-- WORK ITEM --
Print the data starting at the line that contains "20439 NW 15th" and ending at the line that contains "A selection of", with both of those lines included. Reproduce the text of each line as it stands, and leave the pictures out of your answer.

-- THE DATA --
· · · ·

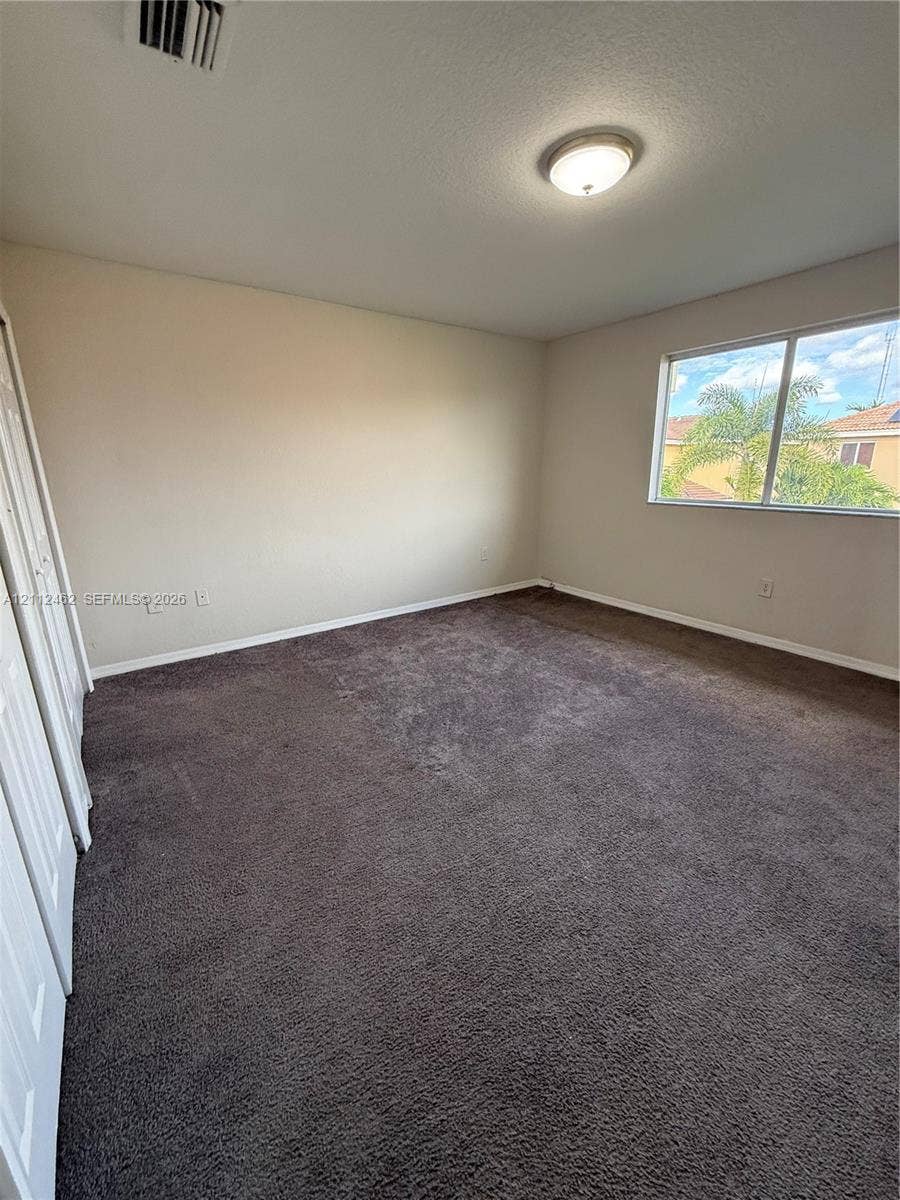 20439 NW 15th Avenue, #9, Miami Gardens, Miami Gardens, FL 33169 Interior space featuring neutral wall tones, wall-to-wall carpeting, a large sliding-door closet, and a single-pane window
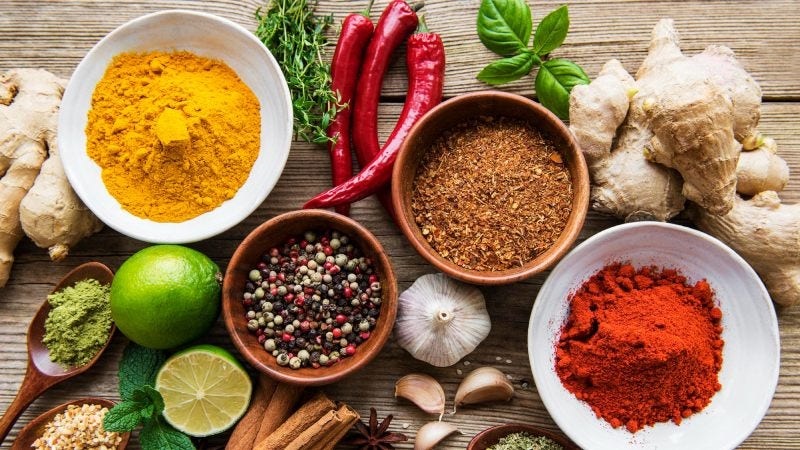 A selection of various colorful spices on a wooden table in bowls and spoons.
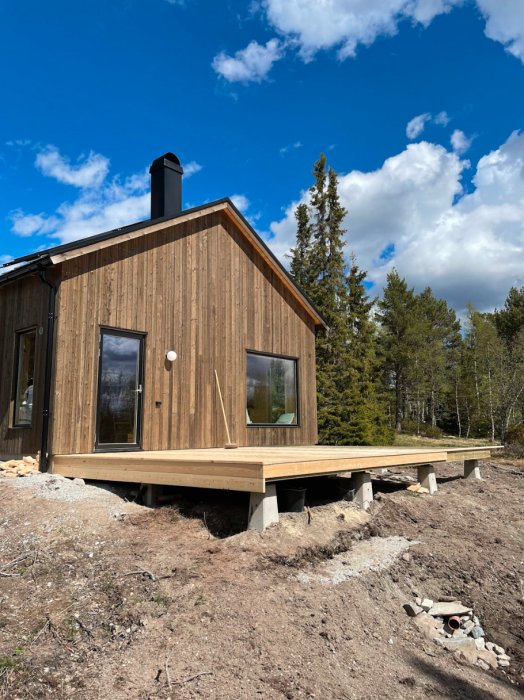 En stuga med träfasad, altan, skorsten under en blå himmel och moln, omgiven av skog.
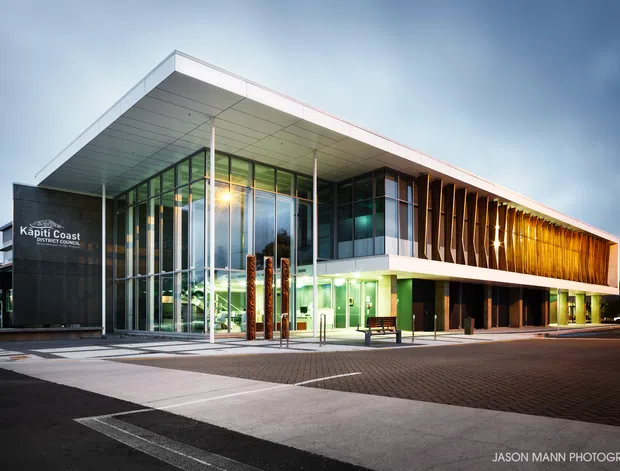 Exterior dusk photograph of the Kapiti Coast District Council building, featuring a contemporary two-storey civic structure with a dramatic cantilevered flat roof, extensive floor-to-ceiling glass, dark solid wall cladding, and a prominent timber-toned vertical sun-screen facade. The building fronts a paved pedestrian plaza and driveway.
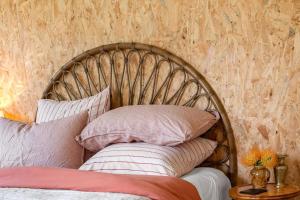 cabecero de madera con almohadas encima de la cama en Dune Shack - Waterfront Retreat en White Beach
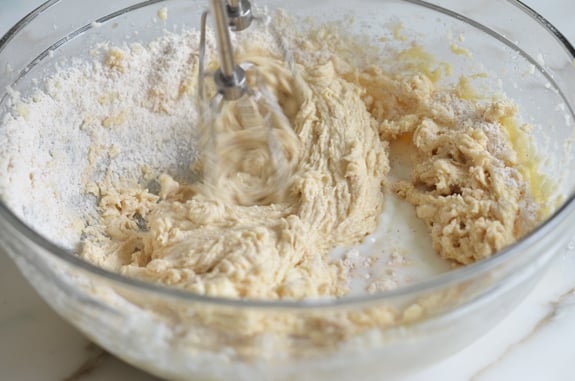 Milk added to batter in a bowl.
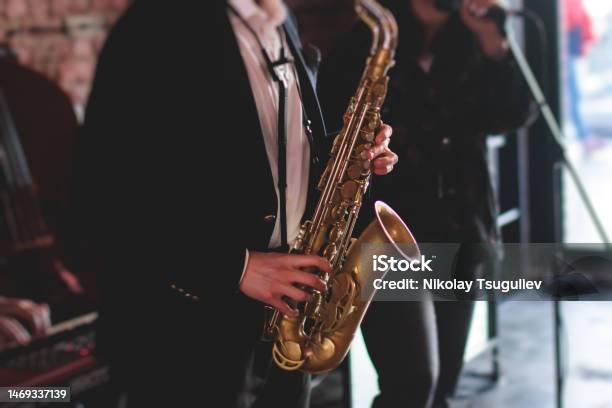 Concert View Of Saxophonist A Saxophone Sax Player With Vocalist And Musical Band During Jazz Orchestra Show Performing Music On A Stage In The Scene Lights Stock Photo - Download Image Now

· · · ·

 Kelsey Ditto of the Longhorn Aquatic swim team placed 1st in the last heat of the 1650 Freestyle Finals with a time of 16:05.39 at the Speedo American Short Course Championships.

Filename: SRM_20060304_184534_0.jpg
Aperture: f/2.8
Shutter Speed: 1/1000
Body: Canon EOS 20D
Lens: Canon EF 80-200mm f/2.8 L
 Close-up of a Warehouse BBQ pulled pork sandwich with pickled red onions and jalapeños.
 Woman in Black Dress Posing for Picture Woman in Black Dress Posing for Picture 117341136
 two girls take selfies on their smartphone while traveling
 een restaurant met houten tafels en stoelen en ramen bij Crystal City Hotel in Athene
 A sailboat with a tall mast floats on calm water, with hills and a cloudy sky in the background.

· · · ·

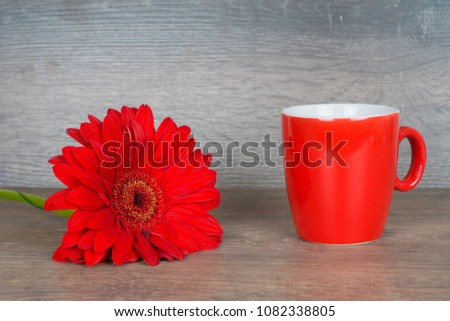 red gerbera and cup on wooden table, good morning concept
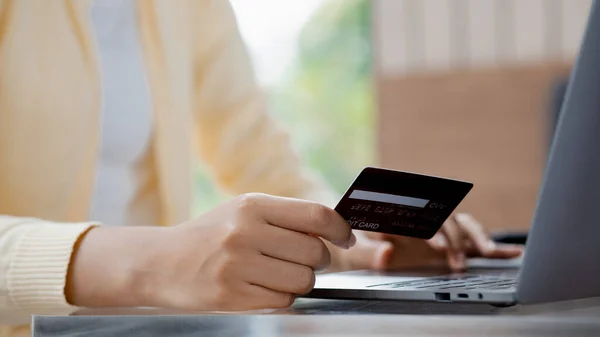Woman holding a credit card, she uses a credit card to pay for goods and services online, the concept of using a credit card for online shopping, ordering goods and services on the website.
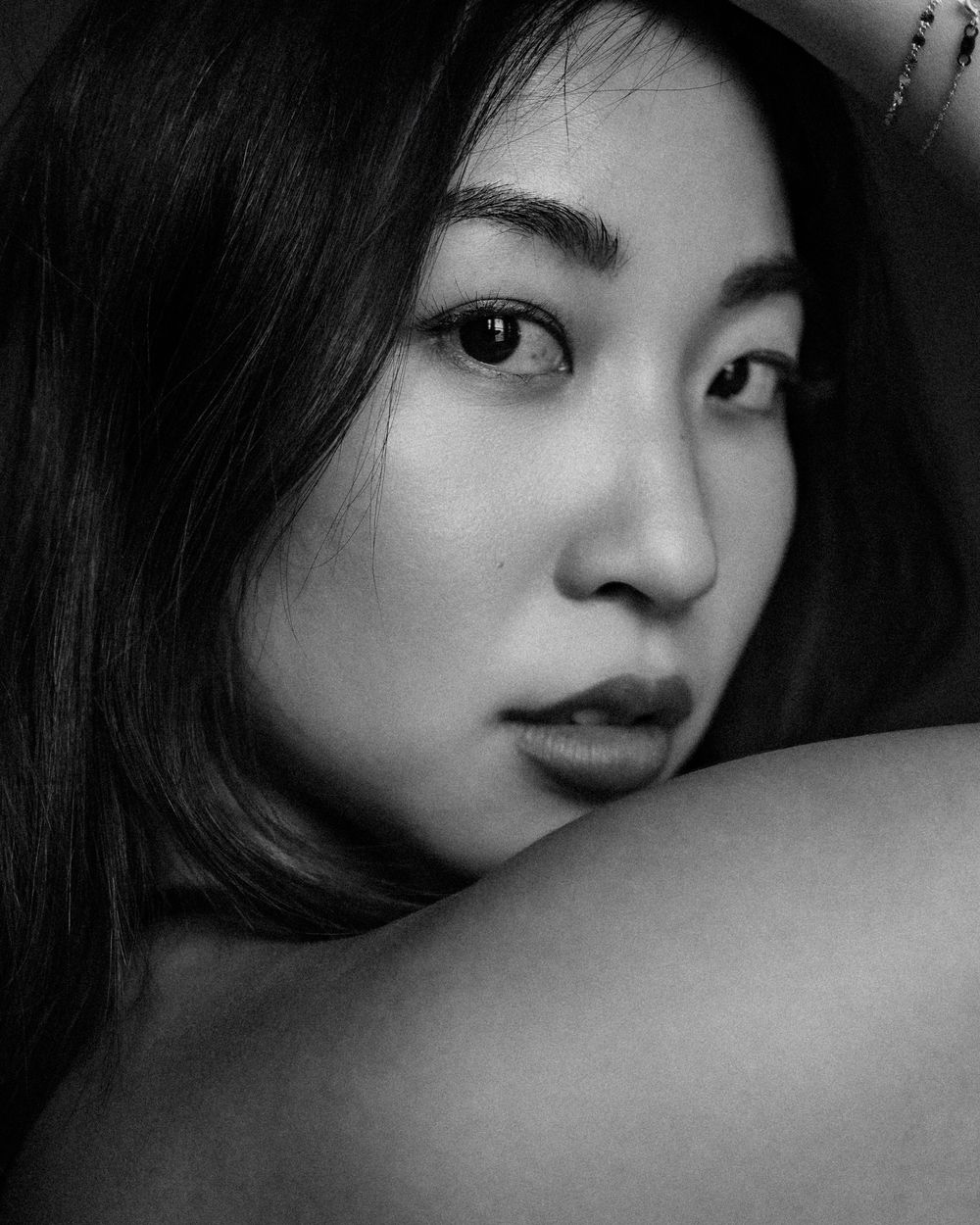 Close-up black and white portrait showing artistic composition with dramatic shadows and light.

· · · ·

-- SOLUTION TO THIS PROBLEM --
 20439 NW 15th Avenue, #9, Miami Gardens, Miami Gardens, FL 33169 Interior space featuring neutral wall tones, wall-to-wall carpeting, a large sliding-door closet, and a single-pane window
 A selection of various colorful spices on a wooden table in bowls and spoons.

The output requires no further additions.